# Exercise details:
Keep the text of the data exactly as it is and omit each picture from the copy.

# Records for the exercise:
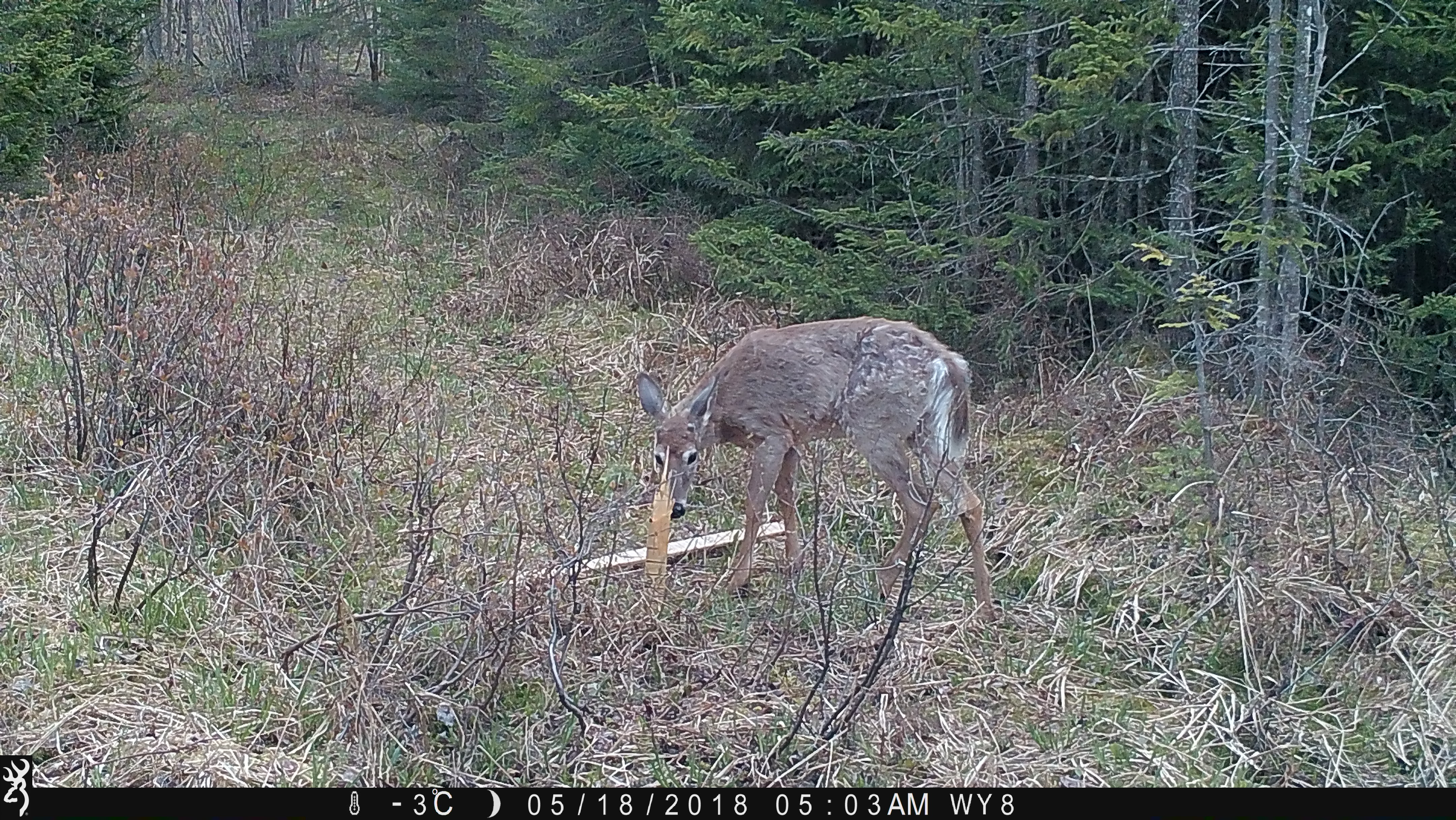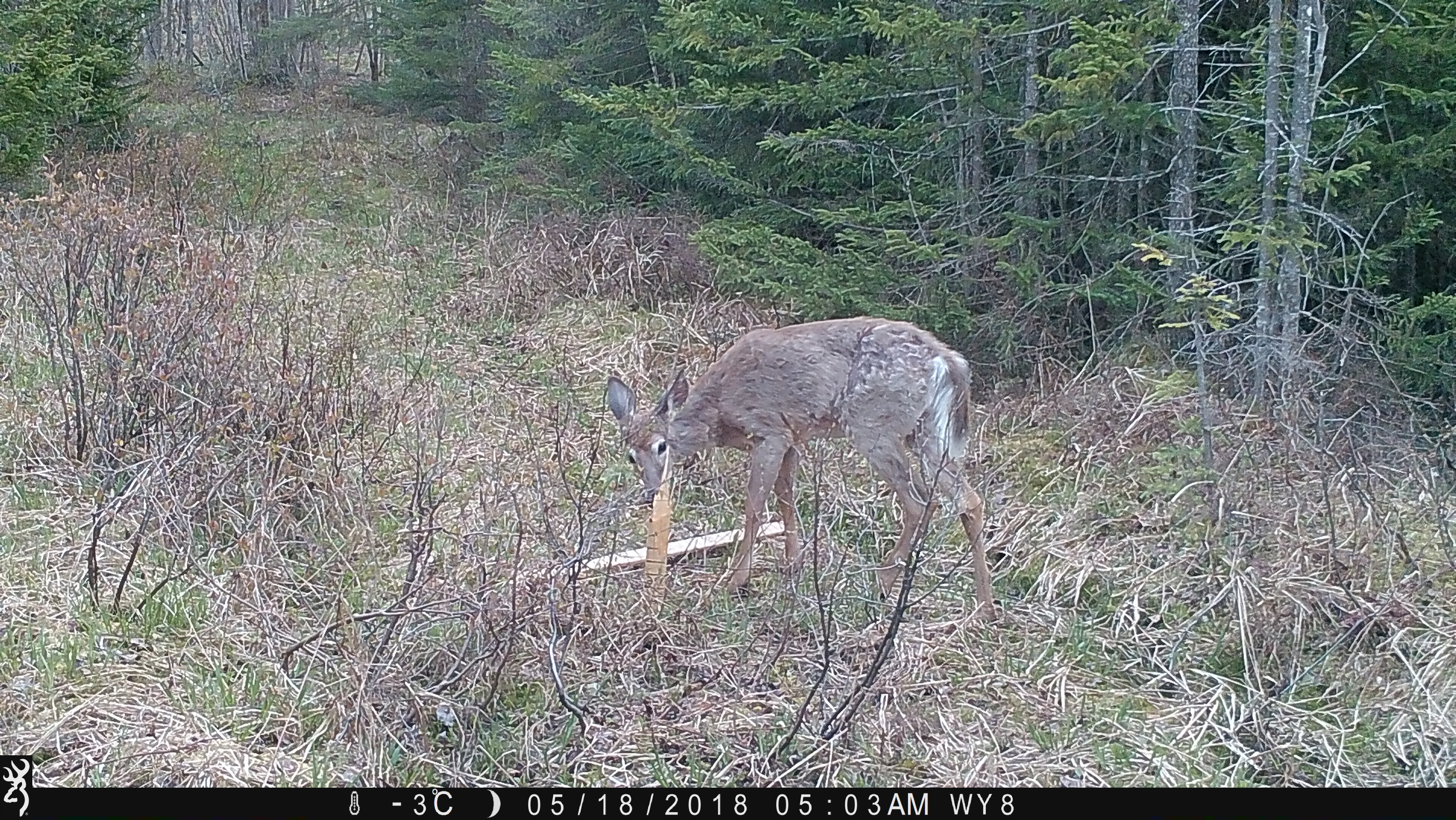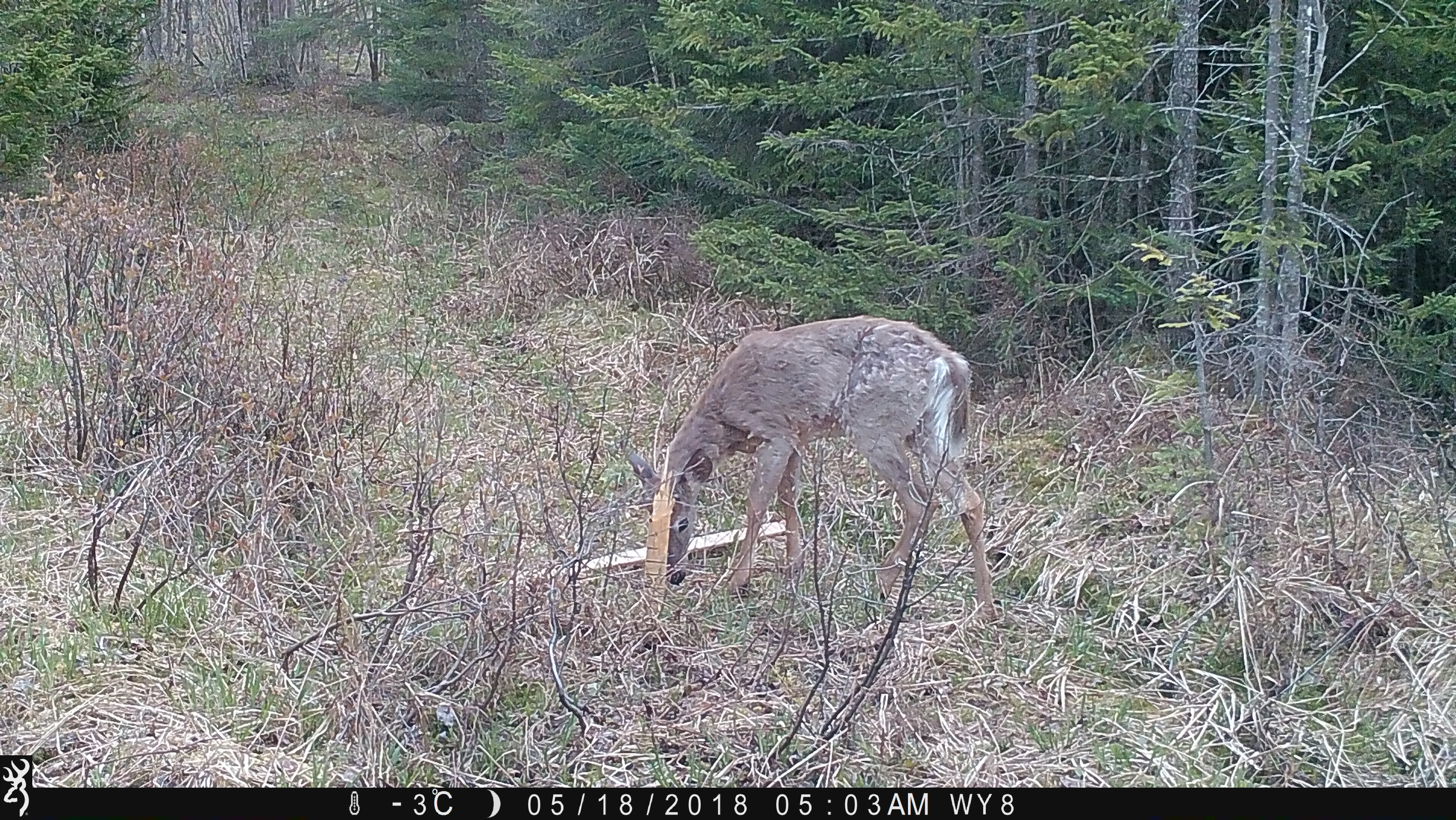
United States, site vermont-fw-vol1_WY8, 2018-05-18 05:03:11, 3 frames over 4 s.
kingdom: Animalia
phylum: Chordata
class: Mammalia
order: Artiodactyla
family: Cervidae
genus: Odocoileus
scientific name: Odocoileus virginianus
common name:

# Task answer:
United States, site vermont-fw-vol1_WY8, 2018-05-18 05:03:11, 3 frames over 4 s.
kingdom: Animalia
phylum: Chordata
class: Mammalia
order: Artiodactyla
family: Cervidae
genus: Odocoileus
scientific name: Odocoileus virginianus
common name:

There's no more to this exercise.